Ein hochrangiges Regierungsmitglied sagte dem Irish Independent: „Theresa
May versucht, den Deal abzufackeln, an dem wir alle zwei Jahre lang
gearbeitet haben. Sie hat ihre eigene Aussage konterkariert, wonach sie
Nordirland den Backstop schulde, weil es die einzige Möglichkeit sei,
Grenzanlagen zu vermeiden.“
Irlands Europaministerin Helen McEntee warf Theresa May ebenfalls vor, ihre
Zusagen über die Auffanglösung rückgängig machen zu wollen. „Das ist
ärgerlich“, sagte sie, und forderte „ein bisschen Realismus“ von der
britischen Regierung. „Der Backstop kann nicht verändert werden.

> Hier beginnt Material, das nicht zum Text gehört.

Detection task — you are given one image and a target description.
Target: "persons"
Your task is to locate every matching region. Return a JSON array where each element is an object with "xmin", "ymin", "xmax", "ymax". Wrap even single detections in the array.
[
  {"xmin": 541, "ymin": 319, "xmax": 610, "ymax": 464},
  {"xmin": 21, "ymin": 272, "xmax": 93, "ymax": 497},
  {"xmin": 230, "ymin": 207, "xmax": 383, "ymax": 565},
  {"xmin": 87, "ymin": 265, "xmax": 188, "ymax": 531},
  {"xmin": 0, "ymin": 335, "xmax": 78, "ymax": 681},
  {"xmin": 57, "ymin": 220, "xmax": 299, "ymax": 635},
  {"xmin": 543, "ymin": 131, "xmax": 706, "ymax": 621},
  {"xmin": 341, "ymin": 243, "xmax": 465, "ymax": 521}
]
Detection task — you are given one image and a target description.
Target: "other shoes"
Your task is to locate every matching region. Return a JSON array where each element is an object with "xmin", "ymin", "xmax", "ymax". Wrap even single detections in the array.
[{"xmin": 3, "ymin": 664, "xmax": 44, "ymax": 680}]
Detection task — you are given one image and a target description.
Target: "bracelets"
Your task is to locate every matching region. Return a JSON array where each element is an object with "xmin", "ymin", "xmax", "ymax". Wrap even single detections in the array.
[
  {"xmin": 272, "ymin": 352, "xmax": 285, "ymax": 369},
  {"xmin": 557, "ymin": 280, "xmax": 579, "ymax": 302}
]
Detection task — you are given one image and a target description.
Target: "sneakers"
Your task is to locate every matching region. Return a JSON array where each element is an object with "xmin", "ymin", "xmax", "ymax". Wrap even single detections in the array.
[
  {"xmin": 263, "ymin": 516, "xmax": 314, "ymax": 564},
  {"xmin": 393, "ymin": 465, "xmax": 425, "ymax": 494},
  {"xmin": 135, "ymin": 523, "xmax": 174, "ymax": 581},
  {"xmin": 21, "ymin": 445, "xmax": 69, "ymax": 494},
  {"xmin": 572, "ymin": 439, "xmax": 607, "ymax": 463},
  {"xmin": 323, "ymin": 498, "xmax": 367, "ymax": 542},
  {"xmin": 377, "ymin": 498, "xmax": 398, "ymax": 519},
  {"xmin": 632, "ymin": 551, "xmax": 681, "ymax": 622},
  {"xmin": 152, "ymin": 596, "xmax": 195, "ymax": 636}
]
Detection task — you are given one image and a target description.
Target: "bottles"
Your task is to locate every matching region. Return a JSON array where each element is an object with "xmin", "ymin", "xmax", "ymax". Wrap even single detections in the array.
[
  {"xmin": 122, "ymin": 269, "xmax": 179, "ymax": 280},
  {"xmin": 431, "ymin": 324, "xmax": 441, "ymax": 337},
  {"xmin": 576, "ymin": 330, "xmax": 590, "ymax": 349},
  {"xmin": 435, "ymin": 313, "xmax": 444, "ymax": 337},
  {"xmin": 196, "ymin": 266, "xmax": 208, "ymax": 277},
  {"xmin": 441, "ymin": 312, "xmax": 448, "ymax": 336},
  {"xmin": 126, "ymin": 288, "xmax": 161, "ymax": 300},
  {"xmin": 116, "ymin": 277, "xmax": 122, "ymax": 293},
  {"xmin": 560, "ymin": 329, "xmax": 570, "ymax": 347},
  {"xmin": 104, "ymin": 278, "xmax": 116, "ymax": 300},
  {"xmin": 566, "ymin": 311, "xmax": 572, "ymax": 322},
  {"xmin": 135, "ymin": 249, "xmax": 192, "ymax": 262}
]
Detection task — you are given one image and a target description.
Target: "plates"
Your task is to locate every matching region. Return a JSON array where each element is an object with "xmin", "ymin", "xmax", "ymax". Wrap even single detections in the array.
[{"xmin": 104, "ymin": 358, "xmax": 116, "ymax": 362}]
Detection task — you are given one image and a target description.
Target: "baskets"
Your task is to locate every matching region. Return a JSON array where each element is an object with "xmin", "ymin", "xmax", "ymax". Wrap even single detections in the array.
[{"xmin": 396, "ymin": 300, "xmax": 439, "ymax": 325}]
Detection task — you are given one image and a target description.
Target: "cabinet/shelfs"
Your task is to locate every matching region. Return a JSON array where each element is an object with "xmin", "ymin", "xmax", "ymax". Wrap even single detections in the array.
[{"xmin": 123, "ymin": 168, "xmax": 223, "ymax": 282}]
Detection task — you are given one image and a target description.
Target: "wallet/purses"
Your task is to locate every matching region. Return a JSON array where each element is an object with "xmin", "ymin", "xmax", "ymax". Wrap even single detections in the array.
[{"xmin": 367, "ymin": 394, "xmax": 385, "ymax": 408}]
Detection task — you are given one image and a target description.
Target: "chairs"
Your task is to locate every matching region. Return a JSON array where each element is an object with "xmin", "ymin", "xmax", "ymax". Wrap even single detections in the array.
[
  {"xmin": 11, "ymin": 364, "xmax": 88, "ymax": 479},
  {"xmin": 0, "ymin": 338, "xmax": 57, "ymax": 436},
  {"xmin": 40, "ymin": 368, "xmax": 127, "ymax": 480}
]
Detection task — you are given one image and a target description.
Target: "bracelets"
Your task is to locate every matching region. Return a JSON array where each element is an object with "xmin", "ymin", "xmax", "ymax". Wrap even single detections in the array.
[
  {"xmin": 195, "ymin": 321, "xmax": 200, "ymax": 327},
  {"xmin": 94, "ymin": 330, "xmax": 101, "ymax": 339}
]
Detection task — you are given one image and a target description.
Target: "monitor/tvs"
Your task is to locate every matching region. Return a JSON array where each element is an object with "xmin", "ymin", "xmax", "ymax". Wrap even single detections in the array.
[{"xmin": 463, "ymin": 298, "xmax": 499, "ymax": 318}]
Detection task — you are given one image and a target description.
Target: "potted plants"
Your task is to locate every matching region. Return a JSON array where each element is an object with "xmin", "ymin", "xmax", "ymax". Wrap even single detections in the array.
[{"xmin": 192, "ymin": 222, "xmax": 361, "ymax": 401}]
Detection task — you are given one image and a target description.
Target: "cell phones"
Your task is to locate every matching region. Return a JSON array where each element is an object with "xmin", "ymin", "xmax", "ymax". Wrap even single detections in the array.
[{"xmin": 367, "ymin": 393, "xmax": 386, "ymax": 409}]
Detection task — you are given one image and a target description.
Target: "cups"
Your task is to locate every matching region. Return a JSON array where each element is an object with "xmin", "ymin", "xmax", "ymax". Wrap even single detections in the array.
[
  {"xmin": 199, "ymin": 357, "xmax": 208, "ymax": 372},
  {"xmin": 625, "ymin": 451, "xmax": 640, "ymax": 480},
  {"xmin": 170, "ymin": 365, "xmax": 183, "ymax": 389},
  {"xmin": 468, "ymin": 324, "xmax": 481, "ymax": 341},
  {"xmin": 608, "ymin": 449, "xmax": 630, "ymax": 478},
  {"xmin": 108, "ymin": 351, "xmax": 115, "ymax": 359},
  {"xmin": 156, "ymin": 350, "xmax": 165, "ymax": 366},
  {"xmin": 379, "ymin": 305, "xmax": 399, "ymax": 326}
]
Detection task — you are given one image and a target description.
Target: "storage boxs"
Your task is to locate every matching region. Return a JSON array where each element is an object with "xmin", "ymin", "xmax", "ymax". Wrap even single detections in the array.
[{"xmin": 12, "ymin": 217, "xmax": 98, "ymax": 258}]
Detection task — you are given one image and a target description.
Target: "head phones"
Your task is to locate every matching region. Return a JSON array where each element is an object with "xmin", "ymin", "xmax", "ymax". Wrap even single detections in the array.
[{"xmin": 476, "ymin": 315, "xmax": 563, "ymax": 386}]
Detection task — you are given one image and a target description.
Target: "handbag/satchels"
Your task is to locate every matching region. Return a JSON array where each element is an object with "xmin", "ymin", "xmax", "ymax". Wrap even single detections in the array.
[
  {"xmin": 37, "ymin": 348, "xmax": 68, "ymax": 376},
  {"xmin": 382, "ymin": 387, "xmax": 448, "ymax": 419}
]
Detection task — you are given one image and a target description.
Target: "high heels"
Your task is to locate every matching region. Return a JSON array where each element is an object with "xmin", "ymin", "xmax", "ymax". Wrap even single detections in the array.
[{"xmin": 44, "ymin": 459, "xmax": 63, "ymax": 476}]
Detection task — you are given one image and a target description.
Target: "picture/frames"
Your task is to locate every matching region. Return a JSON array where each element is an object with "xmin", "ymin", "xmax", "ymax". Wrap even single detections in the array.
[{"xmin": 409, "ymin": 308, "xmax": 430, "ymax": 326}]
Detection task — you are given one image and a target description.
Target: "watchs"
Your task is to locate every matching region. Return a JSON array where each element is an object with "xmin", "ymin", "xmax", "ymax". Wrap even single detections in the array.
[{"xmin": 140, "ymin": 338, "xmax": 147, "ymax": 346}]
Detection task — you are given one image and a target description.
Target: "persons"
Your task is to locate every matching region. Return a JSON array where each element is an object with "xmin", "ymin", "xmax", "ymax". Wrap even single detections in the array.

Er ist von
dem Vereinigten Königreich und mit dem Vereinigten Königreich ausgehandelt
worden.“
## „Hüte dich vor dem Lächeln einer Engländerin“
Die irische Regierung veröffentlichte am Mittwoch den Brief eines Wählers,
der einen seiner Meinung nach „weisen Rat“ von James Joyce zitierte: „Hü…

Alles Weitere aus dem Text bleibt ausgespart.